Text section ::
═══

A new year is now on the horizon and the country is full of hope for the coming days and months. This is thanks to the government’s vaccination programme ramping up impressively across the UK with the target of vaccinating 2 million per week before the end of January.

Whatever your opinion is of the past 12 months and the government’s part in it, we can presumably agree that the vaccine rollout has been an impressive achievement so far and gives us the tools to get the UK economy back on track.

That being said we all know that things are very unlikely to simply return to the way they were before, either in our daily lives or our work and leisure time.

The work force was compelled, almost overnight, to completely relocate themselves to be able to work from home, remotely or in completely different circumstances than before with a host of regulations and health and safety requirements that may not previously have been required.

This in itself has meant a huge relocation of workers from busy city centres to their homes, either across the city or back into the commuter towns that accommodate them.

That change is likely to mean a fairly significant realignment of what city centres look like and what they’re used for, but what is that change likely to look like?

City retail

In short, 2020 was an absolutely dreadful year for retail with a number of high profile chains such as Arcadia going into administration and effectively clearing out huge swathes of commercial properties in city centres.

If these busy shopping hubs are seeing those shops vacate the space in such a short space of time what’s likely to fill the void?

It’s possible, of course, that other shops and retail chains could take up that space, but it seems increasingly unlikely that this will happen at scale. 2020 meant that a huge number of customers became accustomed to shopping online not just for clothes but also for food, groceries and household items too.

If retail space is unlikely to remain as such, then it seems likely that they will be taken over by more artisan or experience-related businesses that offer something that is a one off.

Given that 2021 is a new lease of freedom for many it’s easy to foresee that experiences, eating out and unique products will become much more popular.

Residential property

There have been many that have wondered whether swathes of people will vacate the cities in pursuit of a more rural living experience but given that the average age of city dwellers is relatively young it seems unlikely that this will happen.

If anything, many of the larger retail spaces vacated by businesses that didn’t survive the last 12 months could become residential property for those who want a renewed city experience.

It’s likely that city centres may have a shift of focus away from purely business or work premises. Don’t be surprised to see much more green space in city centres as well as bars, restaurants and experience businesses.

The reasons that people want to live in cities is unlikely to change significantly. People still want to live in plush apartments in busy, bustling and social city centres but are they likely to continue to be the sole area of work? Probably not, residential property and pleasure are likely to take precedence.

With that in mind, commuter towns and city centres won’t see any sort of drop in demand from tenants, private renters or young workers. Instead, the demand will remain strong along with yields for landlords and capital appreciation, but the reason for moving into the city is likely to become much more focused on experience and socialising.

═══

Collected data ::
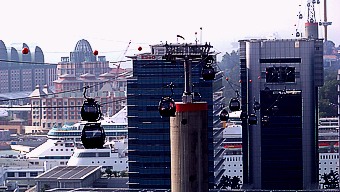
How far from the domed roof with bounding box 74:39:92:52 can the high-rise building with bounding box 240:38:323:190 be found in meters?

═══

Exercise aim :: According to the text on city centres, what weekly vaccination target did the government have before the end of January? The data have no connection to the text on city centres.

Output of the task :: Vaccinating 2 million people per week.